Task Force on General Education
Notes on Meeting of February 4, 2000
Announcements by MZ:
In the future, MZ will attempt to distribute materials prior to the meeting.
Allan Stewart-Oaten e-mail message
GE needs to be looked at from the ground up. Why do we even have GE at all? Is there any rationale for having a General Education Program? Are the aims of GE being served by our requirements? We need to make the distinction between those that need to look around and get a better sense of what they want to do and those that don’t. This does not necessarily mean declared vs. undeclared students.
The Ethnicity Requirement is the most logical of all. If we are requiring students to take this, this will need some oversight. MZ brought up the idea of possible making the Ethnicity Requirement Systemwide. This could be the campus’s contribution. CGJ was asked to compile a list of the courses that fulfill the Ethnicity Requirement for distribution to the group.
Jon Sonstelie: Spoke regarding TA workload and the effects on GE.
Joel Michaelsen—Student/Faculty Ratios Handout
Majors are the largest competitor with GE. Something will have to give in that area if the resources are being reallocated to GE. You can see where the departments market is according to this table.
Carl Gutierrez-Jones—Ethnicity Requirement
Information will be gathered as to what departments students take courses in to fulfill this requirement. The memo that was handed out will be sent to Chairs of departments that teach courses that fulfill the Ethnicity Requirement. We will start with those that currently offer those courses even if we know that any changes will affect other programs. Has a graduate student who is doing research on this.
Walter Yuen—Area C
Everything is currently in the preliminary stages.
In regard to the College of Engineering, they have historically set their own GE program and would prefer to continue to do this. Department chairs have strong sentiments toward GE because of the tremendous workloads that Engineering students have. MZ pointed out that she would be interested in a GE program that can be applied to all students on this campus. More Engineering representation should be added to the Task Force.
Randy Bergstrom—Area D
Are currently inquiring what departments require for E1 courses and their interest in maintaining the current structure of the two course western civilization study plus one course in world civilizations. Have not asked for justification as of yet.
Ursula Mahlendorf (via MZ)—Area G
Concern brought up about courses that are being taught by non-ladder rank faculty. Another issue is the deplorable attitudes of students to learning. Something else that needs to be addressed is we need to help in identifying faculty who want to teach interdisciplinary courses.
All the reorganization does not matter if there is a lack of quality teaching. It should be assured that talented and effective faculty teach GE courses. In order to attract these faculty, a reward system needs to be implemented. Also, an office needs to be established to maintain and enforce the standards that are created. The classes are too large. We need to create smaller courses where individualized attention is offered. Resources need to be invested into students’ first and second years since this will pay off in the long run. Even Dean Marshall’s proposal has too large a class size. We need to find a way to make sure that every freshman has at least one course with 50 or fewer students.

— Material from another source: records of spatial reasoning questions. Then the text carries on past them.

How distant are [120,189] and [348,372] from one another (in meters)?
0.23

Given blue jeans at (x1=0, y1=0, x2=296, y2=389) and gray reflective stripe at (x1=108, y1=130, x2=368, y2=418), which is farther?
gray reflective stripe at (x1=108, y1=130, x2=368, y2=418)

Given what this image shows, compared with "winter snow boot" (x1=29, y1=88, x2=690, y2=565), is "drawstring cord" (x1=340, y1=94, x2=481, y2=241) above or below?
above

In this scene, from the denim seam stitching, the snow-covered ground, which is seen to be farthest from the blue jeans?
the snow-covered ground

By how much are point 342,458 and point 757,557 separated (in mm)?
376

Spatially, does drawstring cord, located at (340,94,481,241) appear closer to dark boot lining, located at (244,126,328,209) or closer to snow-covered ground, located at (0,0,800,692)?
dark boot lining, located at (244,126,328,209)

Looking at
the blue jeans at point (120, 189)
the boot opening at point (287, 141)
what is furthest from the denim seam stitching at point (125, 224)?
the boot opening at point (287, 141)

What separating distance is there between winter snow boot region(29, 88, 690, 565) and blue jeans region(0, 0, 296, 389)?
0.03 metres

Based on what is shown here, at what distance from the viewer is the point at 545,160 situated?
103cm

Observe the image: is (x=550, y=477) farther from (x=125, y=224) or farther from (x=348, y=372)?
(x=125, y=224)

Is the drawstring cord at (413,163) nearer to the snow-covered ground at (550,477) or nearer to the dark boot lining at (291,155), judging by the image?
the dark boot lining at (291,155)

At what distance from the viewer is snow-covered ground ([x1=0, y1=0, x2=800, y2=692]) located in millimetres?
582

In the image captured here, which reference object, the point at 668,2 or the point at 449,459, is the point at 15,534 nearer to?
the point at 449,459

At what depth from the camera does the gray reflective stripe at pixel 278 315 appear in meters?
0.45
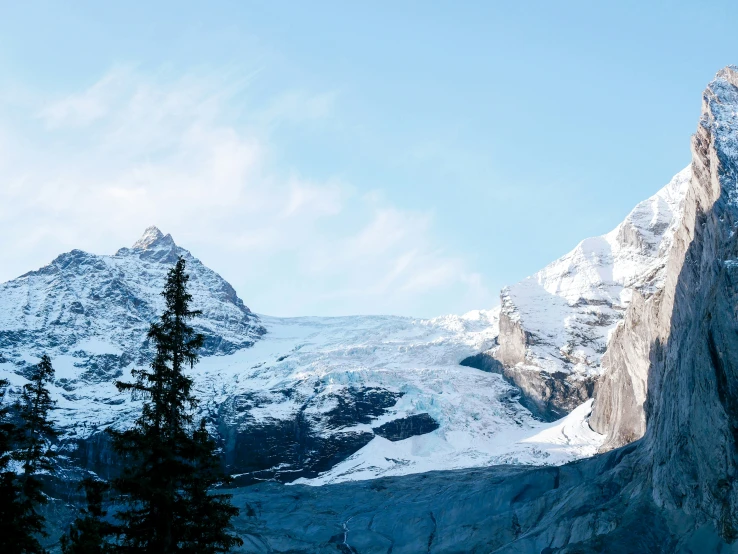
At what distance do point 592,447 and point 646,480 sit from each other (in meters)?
79.0

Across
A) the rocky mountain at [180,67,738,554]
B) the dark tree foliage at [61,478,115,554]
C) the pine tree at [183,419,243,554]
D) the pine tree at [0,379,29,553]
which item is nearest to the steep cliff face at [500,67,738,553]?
the rocky mountain at [180,67,738,554]

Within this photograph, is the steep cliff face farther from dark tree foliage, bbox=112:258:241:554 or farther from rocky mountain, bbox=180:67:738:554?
dark tree foliage, bbox=112:258:241:554

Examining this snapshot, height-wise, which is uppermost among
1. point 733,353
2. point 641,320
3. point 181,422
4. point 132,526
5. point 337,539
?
point 641,320

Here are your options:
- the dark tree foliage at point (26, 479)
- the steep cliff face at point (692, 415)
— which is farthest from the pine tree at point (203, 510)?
the steep cliff face at point (692, 415)

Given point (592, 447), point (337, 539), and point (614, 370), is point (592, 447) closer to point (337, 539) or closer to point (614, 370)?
point (614, 370)

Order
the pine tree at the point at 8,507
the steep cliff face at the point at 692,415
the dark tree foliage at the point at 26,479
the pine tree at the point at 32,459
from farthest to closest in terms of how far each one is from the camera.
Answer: the steep cliff face at the point at 692,415 → the pine tree at the point at 32,459 → the dark tree foliage at the point at 26,479 → the pine tree at the point at 8,507

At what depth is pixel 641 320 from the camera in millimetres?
146000

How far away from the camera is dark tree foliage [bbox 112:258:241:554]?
26547 millimetres

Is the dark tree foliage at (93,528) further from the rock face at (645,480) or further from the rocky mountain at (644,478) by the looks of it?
the rock face at (645,480)

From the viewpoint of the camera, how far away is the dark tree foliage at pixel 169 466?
2655 centimetres

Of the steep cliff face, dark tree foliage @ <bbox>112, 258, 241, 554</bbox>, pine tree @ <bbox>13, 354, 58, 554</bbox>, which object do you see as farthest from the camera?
the steep cliff face

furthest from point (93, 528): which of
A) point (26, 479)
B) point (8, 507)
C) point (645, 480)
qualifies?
point (645, 480)

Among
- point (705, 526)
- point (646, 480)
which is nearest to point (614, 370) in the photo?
point (646, 480)

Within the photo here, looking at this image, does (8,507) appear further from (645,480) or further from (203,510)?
(645,480)
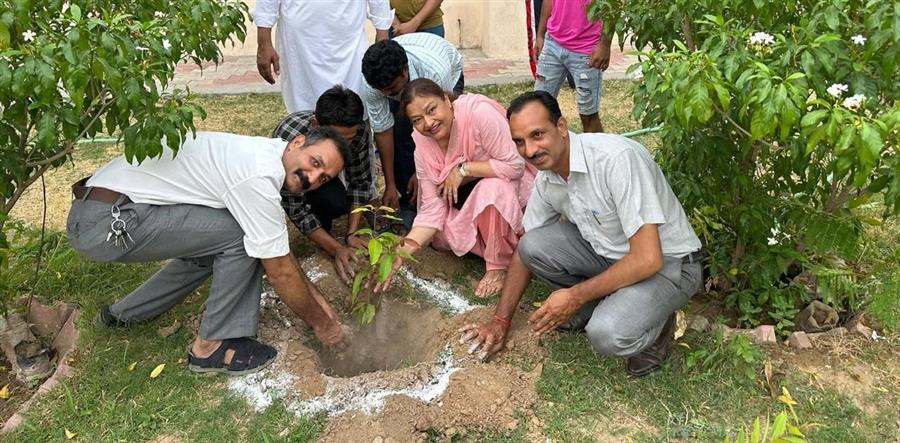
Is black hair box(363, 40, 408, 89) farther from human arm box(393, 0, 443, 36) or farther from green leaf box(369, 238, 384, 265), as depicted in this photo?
human arm box(393, 0, 443, 36)

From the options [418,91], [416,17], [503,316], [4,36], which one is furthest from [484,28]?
[4,36]

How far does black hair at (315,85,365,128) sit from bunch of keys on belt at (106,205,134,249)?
1.02 m

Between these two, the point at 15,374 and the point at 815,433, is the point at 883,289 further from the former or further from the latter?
the point at 15,374

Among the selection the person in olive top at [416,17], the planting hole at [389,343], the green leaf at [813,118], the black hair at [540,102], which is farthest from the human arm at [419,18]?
the green leaf at [813,118]

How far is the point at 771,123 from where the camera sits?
1.96 m

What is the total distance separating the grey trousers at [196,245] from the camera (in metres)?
2.70

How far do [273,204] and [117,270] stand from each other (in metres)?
1.53

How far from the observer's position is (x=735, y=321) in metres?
3.13

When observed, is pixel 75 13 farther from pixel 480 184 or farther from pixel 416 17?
pixel 416 17

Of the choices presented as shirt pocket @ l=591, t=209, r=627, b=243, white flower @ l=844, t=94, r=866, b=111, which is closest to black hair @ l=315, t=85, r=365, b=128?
shirt pocket @ l=591, t=209, r=627, b=243

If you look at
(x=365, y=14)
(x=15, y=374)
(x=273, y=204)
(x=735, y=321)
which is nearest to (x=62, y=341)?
(x=15, y=374)

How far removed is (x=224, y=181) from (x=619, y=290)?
5.05 ft

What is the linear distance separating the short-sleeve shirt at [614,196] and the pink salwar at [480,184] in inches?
20.4

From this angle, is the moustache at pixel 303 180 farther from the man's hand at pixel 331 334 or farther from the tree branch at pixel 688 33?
the tree branch at pixel 688 33
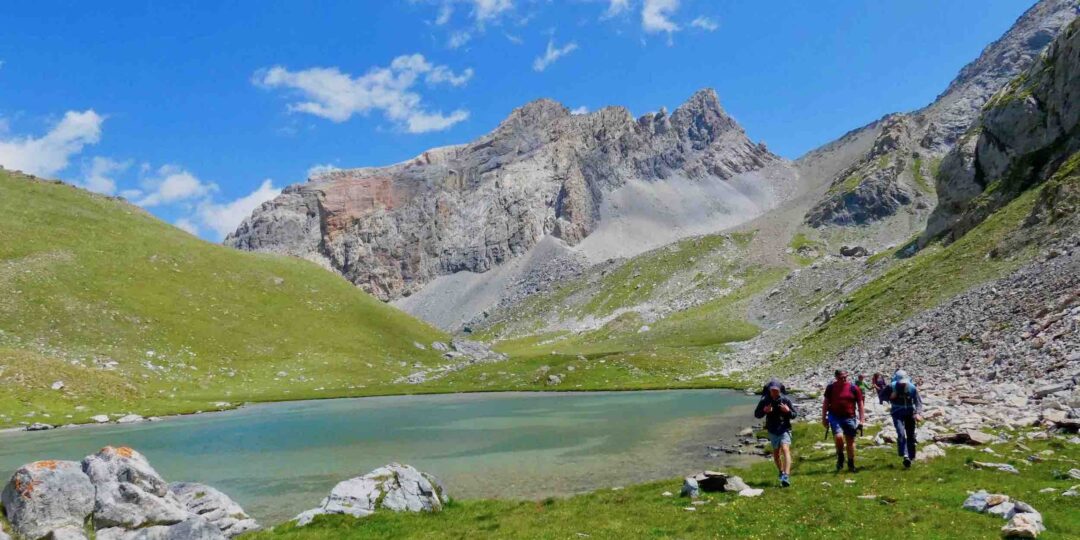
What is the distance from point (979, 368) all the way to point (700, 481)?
1176 inches

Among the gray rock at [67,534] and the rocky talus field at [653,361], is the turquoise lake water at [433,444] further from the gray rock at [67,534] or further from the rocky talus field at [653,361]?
the gray rock at [67,534]

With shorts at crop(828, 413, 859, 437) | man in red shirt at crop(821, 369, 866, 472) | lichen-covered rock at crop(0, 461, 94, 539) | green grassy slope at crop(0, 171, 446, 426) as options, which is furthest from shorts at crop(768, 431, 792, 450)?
green grassy slope at crop(0, 171, 446, 426)

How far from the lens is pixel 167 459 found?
3797 cm

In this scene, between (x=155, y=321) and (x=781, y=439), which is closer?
(x=781, y=439)

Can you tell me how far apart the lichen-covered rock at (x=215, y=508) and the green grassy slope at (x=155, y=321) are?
4660 centimetres

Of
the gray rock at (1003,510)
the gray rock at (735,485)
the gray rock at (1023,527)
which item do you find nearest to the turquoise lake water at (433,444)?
the gray rock at (735,485)

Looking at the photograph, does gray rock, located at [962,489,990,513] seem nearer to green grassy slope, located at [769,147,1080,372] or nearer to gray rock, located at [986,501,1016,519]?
gray rock, located at [986,501,1016,519]

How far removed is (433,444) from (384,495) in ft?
66.1

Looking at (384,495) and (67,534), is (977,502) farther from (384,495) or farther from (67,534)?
(67,534)

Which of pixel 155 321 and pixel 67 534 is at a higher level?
pixel 155 321

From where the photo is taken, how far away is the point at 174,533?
16.9 m

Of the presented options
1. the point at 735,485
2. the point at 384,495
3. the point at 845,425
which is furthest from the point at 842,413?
the point at 384,495

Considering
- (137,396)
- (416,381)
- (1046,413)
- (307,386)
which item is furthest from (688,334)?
(1046,413)

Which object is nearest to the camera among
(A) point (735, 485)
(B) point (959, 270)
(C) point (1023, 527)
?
(C) point (1023, 527)
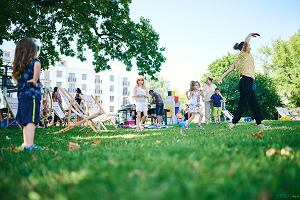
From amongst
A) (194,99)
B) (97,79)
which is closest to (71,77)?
(97,79)

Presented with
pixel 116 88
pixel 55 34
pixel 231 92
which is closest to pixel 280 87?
pixel 231 92

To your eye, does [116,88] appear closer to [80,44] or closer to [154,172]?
[80,44]

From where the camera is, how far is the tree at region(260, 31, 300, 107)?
4382 centimetres

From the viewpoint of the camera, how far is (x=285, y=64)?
46.6 m

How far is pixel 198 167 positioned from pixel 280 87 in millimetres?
47212

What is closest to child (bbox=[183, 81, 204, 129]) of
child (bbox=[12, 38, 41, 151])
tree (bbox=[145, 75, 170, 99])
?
child (bbox=[12, 38, 41, 151])

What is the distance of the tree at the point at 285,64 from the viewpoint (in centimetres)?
4382

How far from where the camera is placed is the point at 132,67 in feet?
51.2

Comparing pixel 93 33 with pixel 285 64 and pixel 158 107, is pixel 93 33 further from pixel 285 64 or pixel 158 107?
pixel 285 64

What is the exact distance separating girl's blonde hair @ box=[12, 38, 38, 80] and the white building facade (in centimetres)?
7525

Another concern is timing. Students need to have reading and writing skills. It is difficult to teach them this. Instructors can define these for students and test them on this. Increasing the rigor of the foreign language requirement would help in this task. Students should demonstrate proficiency in a foreign language.
The campus’s reputation of being a "party school" is still around. Standards need to be set higher and this takes work. Some students expect to pass a course without doing any work. GE should and could lead the way. The issue of drugs and alcohol is fundamental to academics and should not be ignored. The party atmosphere is demoralizing for serious students. Students should not be able to drink or get stoned four to five days a week and still expect to pass their classes.
WY pointed out that the party school sentiment is less prevalent in the sciences. Their problem is that so much is demanded of them. If they fail to pass their freshman physics and math classes, they are delayed another year.
The groups would like to see the Engineering GE program. Also looking at MIT and CalTech’s programs would offer valuable insight.
The meeting was adjourned at 2:00 p.m.
The next meeting will be on March 3, 2000, 12:00 to 2:00 p.m.